A choir missing the mark is easy to fix. You stop, wait for the conductor to reestablish the key, and start again. A jury that’s missing the mark is much more difficult to discern and even more difficult to correct. A jury’s job is almost counter to a choir’s job. A choir is given a piece of music with the hope they will sing what is written. A jury is given many notes from many perspectives with the task of putting them together into their version of a song of truth. Individually we can make great strides in reconciling racial tension, but sometimes that can cause us to become blind to the collective bias of our differences on a grand scale (end excerpt).

It seems to me that on the right side of the floor the African Delegation is being used as a bargaining chip of political maneuvering to maintain current Disciplinary language on human sexuality (if not to make the language more clearly defined toward hetero-normative).
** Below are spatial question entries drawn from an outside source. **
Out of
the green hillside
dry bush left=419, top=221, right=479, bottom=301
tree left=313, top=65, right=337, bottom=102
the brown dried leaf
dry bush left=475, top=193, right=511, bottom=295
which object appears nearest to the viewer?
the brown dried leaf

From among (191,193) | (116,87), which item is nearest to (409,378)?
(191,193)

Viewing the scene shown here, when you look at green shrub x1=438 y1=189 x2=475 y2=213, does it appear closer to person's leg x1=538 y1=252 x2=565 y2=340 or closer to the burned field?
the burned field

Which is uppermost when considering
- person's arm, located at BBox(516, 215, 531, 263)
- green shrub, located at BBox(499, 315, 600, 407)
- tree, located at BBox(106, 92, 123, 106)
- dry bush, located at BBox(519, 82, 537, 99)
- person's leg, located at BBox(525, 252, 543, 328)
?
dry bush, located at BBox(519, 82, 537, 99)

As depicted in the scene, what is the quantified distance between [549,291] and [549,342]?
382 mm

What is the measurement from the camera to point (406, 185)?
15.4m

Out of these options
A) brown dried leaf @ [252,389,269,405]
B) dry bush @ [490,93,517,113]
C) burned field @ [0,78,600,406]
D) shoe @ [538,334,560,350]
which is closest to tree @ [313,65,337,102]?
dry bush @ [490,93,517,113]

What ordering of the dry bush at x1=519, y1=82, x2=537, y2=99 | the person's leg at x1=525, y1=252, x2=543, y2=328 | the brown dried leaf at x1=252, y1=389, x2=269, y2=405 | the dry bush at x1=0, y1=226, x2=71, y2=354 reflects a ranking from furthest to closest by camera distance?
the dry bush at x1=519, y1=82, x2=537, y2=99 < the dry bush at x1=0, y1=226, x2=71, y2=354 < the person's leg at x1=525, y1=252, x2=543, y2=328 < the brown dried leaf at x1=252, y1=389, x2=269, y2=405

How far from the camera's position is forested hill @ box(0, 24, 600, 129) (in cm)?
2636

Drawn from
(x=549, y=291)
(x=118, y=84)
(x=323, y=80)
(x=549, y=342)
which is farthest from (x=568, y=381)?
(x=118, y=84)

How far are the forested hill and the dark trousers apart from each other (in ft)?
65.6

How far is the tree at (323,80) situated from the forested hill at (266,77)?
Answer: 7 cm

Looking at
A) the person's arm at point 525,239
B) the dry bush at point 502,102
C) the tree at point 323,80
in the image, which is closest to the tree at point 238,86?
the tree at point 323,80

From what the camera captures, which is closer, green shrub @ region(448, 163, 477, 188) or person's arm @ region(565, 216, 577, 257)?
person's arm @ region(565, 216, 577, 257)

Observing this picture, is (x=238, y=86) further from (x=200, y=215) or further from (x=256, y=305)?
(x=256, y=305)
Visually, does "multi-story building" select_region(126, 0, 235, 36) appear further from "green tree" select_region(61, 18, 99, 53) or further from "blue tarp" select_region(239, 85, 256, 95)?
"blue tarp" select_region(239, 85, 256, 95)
On the left side of the floor the Black Lives Matter movement was coopted to be a Trojan horse for a Queer demonstration that otherwise might have met great resistance. Sitting from the bleachers I feel as if the black body is being used as a beast of burden to plow someone else’s political field. Certainly the African Delegation is against inclusion and there are people of color fighting for gender and sexual inclusiveness, but there seems to be something terribly amiss.

This is why we need the gospel. The gospel is the piece of music that we are called to sing together. We don’t have to guess and barter and weigh truth—instead it is offered to us in the person of Jesus. Even though by definition a jury is never “wrong,” Tom’s conviction is clearly discordant with the gospel’s melody of justice. His story reminds us that every day we must stop, listen to our Conductor, and sing in tune with God and our neighbor as we work, play, and rest.

[1] Harper Lee, To Kill a Mockingbird (New York: Grand Central Publishing, 1960), chapter 9, page 117.

[2] Marianne Bertrand, “Are Emily and Brendan More Employable than Lakisha and Jamal?” Capital Ideas 4, no. 3 (Spring 2003), http://www.chicagobooth.edu/capideas/spring03/racialbias.html.

[3] U.S. Department of Education, Office for Civil Rights, Civil Rights Data Collection: 2011-12, “Data Snapshot: College and Career Readiness” (March 2014), http://www2.ed.gov/about/offices/list/ocr/docs/crdc-college-and-career-readiness-snapshot.pdf.

 

One Comment

Claude Dumis

Having grown up during the period of time when schools in the South were segregated I can understand the challenges facing the Church that is still very segregated but not required to be that way. I do feel that the Church is missing the Mark when we don’t intentionally strive from the outset to welcome and love ever one without exception the same way that we say we love God. This is the way we show our love for God. Not ever one will be able to hit the mark and no one will have a perfect score but the victory is in the striving. Then we can let God do the Judging.